## begin Record extracts

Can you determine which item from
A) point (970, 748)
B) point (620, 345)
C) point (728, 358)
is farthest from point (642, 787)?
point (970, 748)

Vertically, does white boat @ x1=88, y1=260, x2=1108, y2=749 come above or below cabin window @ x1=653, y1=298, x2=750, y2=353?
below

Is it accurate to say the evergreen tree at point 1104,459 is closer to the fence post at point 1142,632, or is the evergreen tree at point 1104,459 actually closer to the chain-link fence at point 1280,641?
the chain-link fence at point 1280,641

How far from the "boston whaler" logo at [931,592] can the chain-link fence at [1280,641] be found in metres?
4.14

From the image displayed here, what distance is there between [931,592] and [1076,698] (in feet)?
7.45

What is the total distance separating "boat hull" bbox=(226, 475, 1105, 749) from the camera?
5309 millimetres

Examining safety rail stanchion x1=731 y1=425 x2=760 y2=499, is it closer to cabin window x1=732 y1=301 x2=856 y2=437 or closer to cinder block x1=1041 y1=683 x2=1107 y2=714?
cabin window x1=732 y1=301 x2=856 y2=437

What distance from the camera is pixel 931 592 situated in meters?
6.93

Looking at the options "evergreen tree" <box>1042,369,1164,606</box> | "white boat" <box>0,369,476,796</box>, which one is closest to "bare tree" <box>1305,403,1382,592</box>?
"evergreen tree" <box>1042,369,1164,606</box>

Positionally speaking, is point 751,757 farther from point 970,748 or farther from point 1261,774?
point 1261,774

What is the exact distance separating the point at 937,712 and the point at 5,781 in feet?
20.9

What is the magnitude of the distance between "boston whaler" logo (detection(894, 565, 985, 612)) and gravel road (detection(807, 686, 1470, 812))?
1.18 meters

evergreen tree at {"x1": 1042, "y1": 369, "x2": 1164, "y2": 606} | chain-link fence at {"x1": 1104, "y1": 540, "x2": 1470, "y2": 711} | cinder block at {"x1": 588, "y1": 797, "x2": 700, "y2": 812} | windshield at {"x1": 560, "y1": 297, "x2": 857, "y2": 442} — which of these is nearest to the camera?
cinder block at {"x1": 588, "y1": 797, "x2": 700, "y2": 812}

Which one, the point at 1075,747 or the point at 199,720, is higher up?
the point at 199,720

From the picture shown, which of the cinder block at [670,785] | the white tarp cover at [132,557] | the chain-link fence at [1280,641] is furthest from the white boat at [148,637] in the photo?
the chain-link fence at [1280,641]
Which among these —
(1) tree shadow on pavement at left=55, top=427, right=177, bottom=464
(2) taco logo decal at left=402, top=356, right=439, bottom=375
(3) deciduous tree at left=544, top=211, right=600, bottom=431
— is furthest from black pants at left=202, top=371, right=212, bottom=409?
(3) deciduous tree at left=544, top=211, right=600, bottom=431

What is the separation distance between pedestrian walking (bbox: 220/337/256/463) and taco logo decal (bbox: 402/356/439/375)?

## end Record extracts

**What you are asked to do:**
Write out all of the material above line for line, with no changes.

**Answer below:**
Can you determine which item from
A) point (970, 748)
B) point (620, 345)
C) point (728, 358)
is farthest from point (642, 787)?
point (970, 748)

Vertically, does white boat @ x1=88, y1=260, x2=1108, y2=749 come above or below cabin window @ x1=653, y1=298, x2=750, y2=353?
below

Is it accurate to say the evergreen tree at point 1104,459 is closer to the fence post at point 1142,632, or is the evergreen tree at point 1104,459 actually closer to the chain-link fence at point 1280,641?
the chain-link fence at point 1280,641

How far from the "boston whaler" logo at [931,592] can the chain-link fence at [1280,641] be found in metres?
4.14

From the image displayed here, what distance is there between [931,592] and [1076,698] (in feet)?
7.45

What is the total distance separating "boat hull" bbox=(226, 475, 1105, 749) from the camera?
5309 millimetres

Examining safety rail stanchion x1=731 y1=425 x2=760 y2=499, is it closer to cabin window x1=732 y1=301 x2=856 y2=437 or closer to cinder block x1=1041 y1=683 x2=1107 y2=714?
cabin window x1=732 y1=301 x2=856 y2=437

What distance from the camera is pixel 931 592 situated in meters?
6.93

Looking at the options "evergreen tree" <box>1042,369,1164,606</box> | "white boat" <box>0,369,476,796</box>, which one is closest to "bare tree" <box>1305,403,1382,592</box>?
"evergreen tree" <box>1042,369,1164,606</box>

Positionally speaking, is point 751,757 farther from point 970,748 or farther from point 1261,774?
point 1261,774

What is the exact distance separating the point at 937,712 and the point at 5,781 in feet?
20.9

What is the magnitude of the distance between "boston whaler" logo (detection(894, 565, 985, 612)) and gravel road (detection(807, 686, 1470, 812))?
1.18 meters

evergreen tree at {"x1": 1042, "y1": 369, "x2": 1164, "y2": 606} | chain-link fence at {"x1": 1104, "y1": 540, "x2": 1470, "y2": 711} | cinder block at {"x1": 588, "y1": 797, "x2": 700, "y2": 812} | windshield at {"x1": 560, "y1": 297, "x2": 857, "y2": 442} — which of these is nearest to the camera?
cinder block at {"x1": 588, "y1": 797, "x2": 700, "y2": 812}

Which one, the point at 1075,747 or the point at 199,720, is higher up?
the point at 199,720

From the picture shown, which of the cinder block at [670,785] | the white tarp cover at [132,557] | the chain-link fence at [1280,641] is furthest from the white boat at [148,637] in the photo?
the chain-link fence at [1280,641]
Which among these —
(1) tree shadow on pavement at left=55, top=427, right=177, bottom=464
(2) taco logo decal at left=402, top=356, right=439, bottom=375
(3) deciduous tree at left=544, top=211, right=600, bottom=431
— is furthest from black pants at left=202, top=371, right=212, bottom=409?
(3) deciduous tree at left=544, top=211, right=600, bottom=431

What is the separation distance between pedestrian walking (bbox: 220/337/256/463) and taco logo decal (bbox: 402/356/439/375)?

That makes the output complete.